---------- Provided material ----------

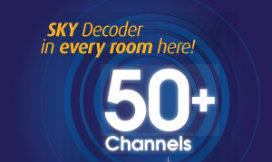 SKY2624-Guest-Select-Element-300x250912(copy)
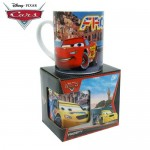 Disney Cars Frosty ceramic mug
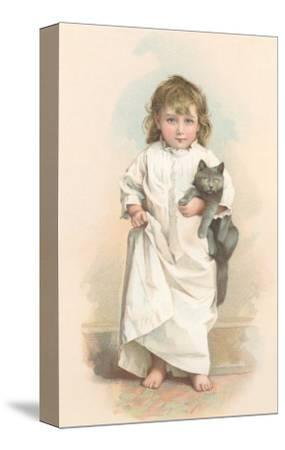 Girl in Nightgown with Frightened Cat--Stretched Canvas Print
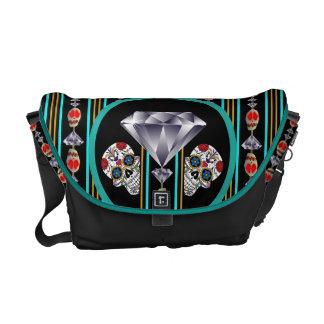 Turquoise Double Diamond Edition Sugar Skull Messenger Bag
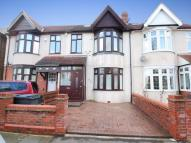 Terraced property for sale in Aberdour Road, ILFORD...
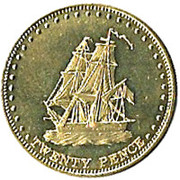 20 pence Elizabeth II (Île Stoltenhoff) – revers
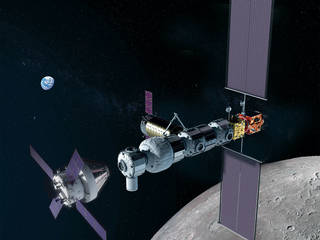 Concept image showing the Gateway in lunar orbit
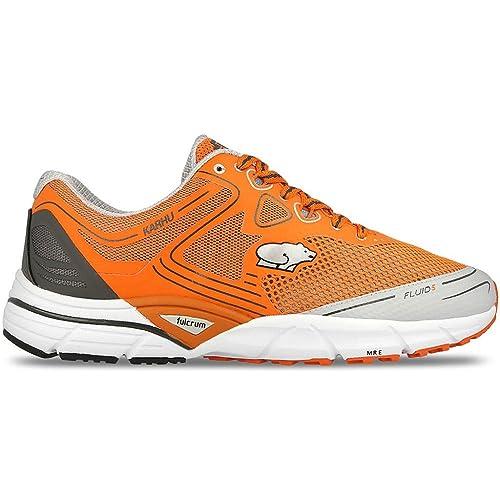 Karhu - Zapatillas de Running de Material Sintético para Hombre Naranja Exuberance/DDGrey/Fade: Amazon.es: Deportes y aire libre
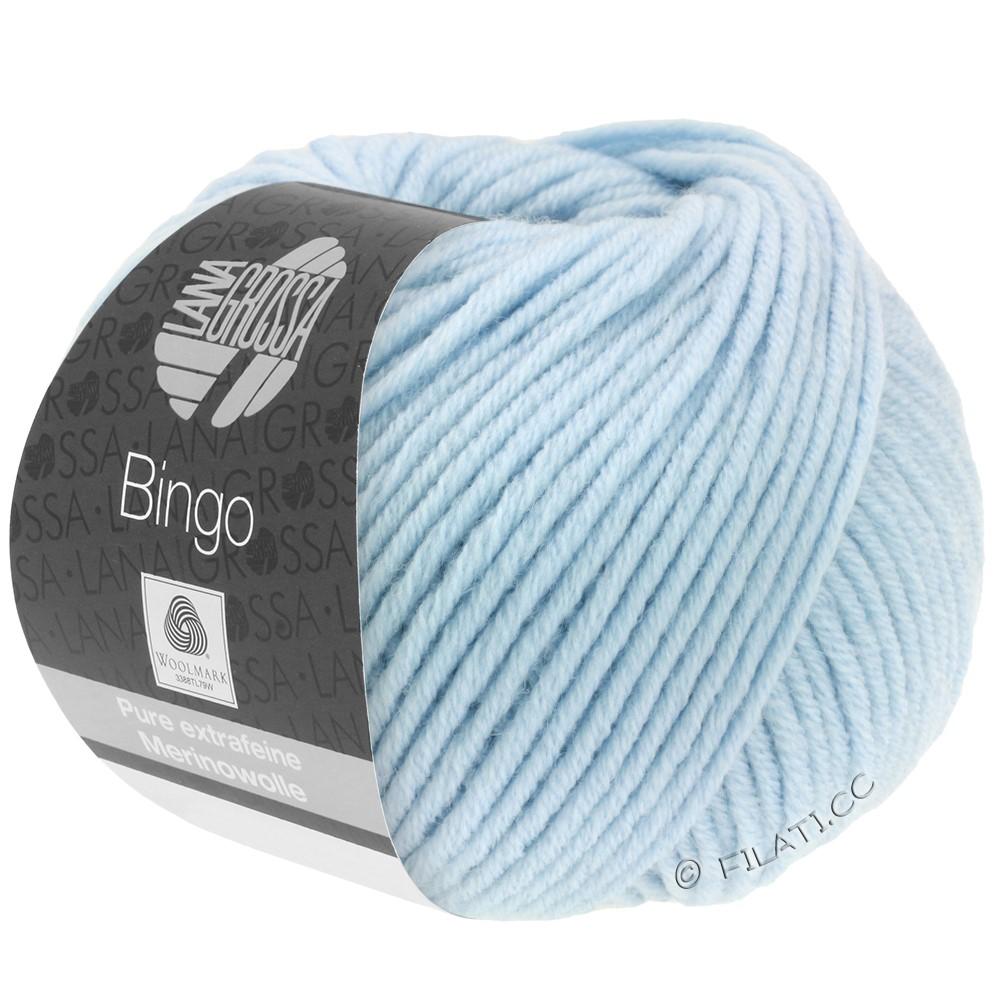 Lana Grossa BINGO  Uni/Melange | 056-isblå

----------

### What is needed
From the line that holds "Disney Cars Frosty ceramic mug" down to the last line of the material above, every line is to be copied exactly, both ends included; pictures are to be omitted.

### Written response
 Disney Cars Frosty ceramic mug
 Girl in Nightgown with Frightened Cat--Stretched Canvas Print
 Turquoise Double Diamond Edition Sugar Skull Messenger Bag
 Terraced property for sale in Aberdour Road, ILFORD...
 20 pence Elizabeth II (Île Stoltenhoff) – revers
 Concept image showing the Gateway in lunar orbit
 Karhu - Zapatillas de Running de Material Sintético para Hombre Naranja Exuberance/DDGrey/Fade: Amazon.es: Deportes y aire libre
 Lana Grossa BINGO  Uni/Melange | 056-isblå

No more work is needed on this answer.